** Data to process **
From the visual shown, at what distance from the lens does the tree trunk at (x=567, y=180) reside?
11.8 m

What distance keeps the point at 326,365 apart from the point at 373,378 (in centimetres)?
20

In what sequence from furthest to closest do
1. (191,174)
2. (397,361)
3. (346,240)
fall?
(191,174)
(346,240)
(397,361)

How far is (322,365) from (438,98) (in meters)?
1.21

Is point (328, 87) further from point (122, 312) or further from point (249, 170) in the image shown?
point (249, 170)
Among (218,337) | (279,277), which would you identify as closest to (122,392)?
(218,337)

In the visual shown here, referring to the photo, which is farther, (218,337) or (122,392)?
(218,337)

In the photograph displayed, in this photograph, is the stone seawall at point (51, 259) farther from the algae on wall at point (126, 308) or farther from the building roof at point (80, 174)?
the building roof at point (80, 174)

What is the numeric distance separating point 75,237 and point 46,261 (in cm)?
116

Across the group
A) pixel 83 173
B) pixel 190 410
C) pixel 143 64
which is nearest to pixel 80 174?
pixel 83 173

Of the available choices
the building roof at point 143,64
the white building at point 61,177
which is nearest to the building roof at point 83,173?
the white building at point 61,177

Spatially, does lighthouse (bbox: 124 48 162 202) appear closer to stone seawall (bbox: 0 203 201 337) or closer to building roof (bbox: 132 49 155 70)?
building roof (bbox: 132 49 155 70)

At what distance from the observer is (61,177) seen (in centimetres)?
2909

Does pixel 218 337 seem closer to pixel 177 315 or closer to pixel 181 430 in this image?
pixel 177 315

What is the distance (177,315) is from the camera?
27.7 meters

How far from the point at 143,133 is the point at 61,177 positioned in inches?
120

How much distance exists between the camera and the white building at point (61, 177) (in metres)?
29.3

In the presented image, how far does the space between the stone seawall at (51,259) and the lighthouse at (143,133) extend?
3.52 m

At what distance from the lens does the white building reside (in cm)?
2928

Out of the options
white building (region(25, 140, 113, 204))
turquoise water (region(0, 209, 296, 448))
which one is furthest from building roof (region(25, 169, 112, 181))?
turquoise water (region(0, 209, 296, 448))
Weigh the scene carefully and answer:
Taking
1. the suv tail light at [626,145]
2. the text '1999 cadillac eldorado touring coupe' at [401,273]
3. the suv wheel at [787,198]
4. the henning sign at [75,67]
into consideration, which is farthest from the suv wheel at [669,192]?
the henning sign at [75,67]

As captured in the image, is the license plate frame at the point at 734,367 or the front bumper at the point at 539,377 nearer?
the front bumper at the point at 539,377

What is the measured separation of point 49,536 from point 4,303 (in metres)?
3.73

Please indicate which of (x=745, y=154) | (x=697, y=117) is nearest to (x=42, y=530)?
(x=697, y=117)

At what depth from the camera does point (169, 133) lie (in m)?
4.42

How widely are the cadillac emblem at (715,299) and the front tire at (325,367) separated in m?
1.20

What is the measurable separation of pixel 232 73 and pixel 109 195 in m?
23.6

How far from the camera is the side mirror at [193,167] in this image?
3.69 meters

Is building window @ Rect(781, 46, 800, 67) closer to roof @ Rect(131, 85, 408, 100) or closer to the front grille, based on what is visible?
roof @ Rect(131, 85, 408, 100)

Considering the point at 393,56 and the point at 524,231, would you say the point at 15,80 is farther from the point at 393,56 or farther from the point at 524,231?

** Your objective **
Reproduce the listing shown above in its entirety, exactly.

** Response **
From the visual shown, at what distance from the lens does the tree trunk at (x=567, y=180) reside?
11.8 m

What distance keeps the point at 326,365 apart from the point at 373,378 (in centimetres)?
20

In what sequence from furthest to closest do
1. (191,174)
2. (397,361)
3. (346,240)
fall?
(191,174)
(346,240)
(397,361)

How far is (322,365) from (438,98) (in meters)?
1.21

Is point (328, 87) further from point (122, 312) or further from point (249, 170) in the image shown?
point (249, 170)
Among (218,337) | (279,277), which would you identify as closest to (122,392)?
(218,337)

In the visual shown here, referring to the photo, which is farther, (218,337) or (122,392)?
(218,337)

In the photograph displayed, in this photograph, is the stone seawall at point (51, 259) farther from the algae on wall at point (126, 308) or farther from the building roof at point (80, 174)?
the building roof at point (80, 174)

What is the numeric distance separating point 75,237 and point 46,261 (in cm)?
116

Across the group
A) pixel 83 173
B) pixel 190 410
C) pixel 143 64
which is nearest to pixel 80 174?
pixel 83 173

Of the available choices
the building roof at point 143,64
the white building at point 61,177
which is nearest to the building roof at point 83,173?
the white building at point 61,177

Spatially, does lighthouse (bbox: 124 48 162 202) appear closer to stone seawall (bbox: 0 203 201 337) or closer to building roof (bbox: 132 49 155 70)?
building roof (bbox: 132 49 155 70)

At what distance from the observer is (61,177) seen (in centimetres)?
2909

Does pixel 218 337 seem closer to pixel 177 315 or closer to pixel 181 430 in this image?
pixel 177 315

What is the distance (177,315) is from the camera?
27.7 meters

How far from the point at 143,133 is the point at 61,177 positioned in inches?
120

How much distance exists between the camera and the white building at point (61, 177) (in metres)?
29.3

In the presented image, how far does the space between the stone seawall at (51,259) and the lighthouse at (143,133) extend?
3.52 m

At what distance from the lens does the white building reside (in cm)?
2928

Out of the options
white building (region(25, 140, 113, 204))
turquoise water (region(0, 209, 296, 448))
which one is furthest from building roof (region(25, 169, 112, 181))?
turquoise water (region(0, 209, 296, 448))
Weigh the scene carefully and answer:
Taking
1. the suv tail light at [626,145]
2. the text '1999 cadillac eldorado touring coupe' at [401,273]
3. the suv wheel at [787,198]
4. the henning sign at [75,67]
into consideration, which is farthest from the suv wheel at [669,192]?
the henning sign at [75,67]

As captured in the image, is the license plate frame at the point at 734,367 or the front bumper at the point at 539,377 nearer?
the front bumper at the point at 539,377

What is the measured separation of point 49,536 from point 4,303 (in metres)?
3.73

Please indicate which of (x=745, y=154) | (x=697, y=117) is nearest to (x=42, y=530)?
(x=697, y=117)

At what depth from the camera does point (169, 133) lie (in m)?
4.42

How widely are the cadillac emblem at (715,299) and the front tire at (325,367) separated in m?
1.20

What is the measurable separation of pixel 232 73 and pixel 109 195 in m?
23.6

How far from the camera is the side mirror at [193,167] in this image?
3.69 meters

Is building window @ Rect(781, 46, 800, 67) closer to roof @ Rect(131, 85, 408, 100) or closer to the front grille, based on what is visible?
roof @ Rect(131, 85, 408, 100)

Considering the point at 393,56 and the point at 524,231, would you say the point at 15,80 is farther from the point at 393,56 or farther from the point at 524,231?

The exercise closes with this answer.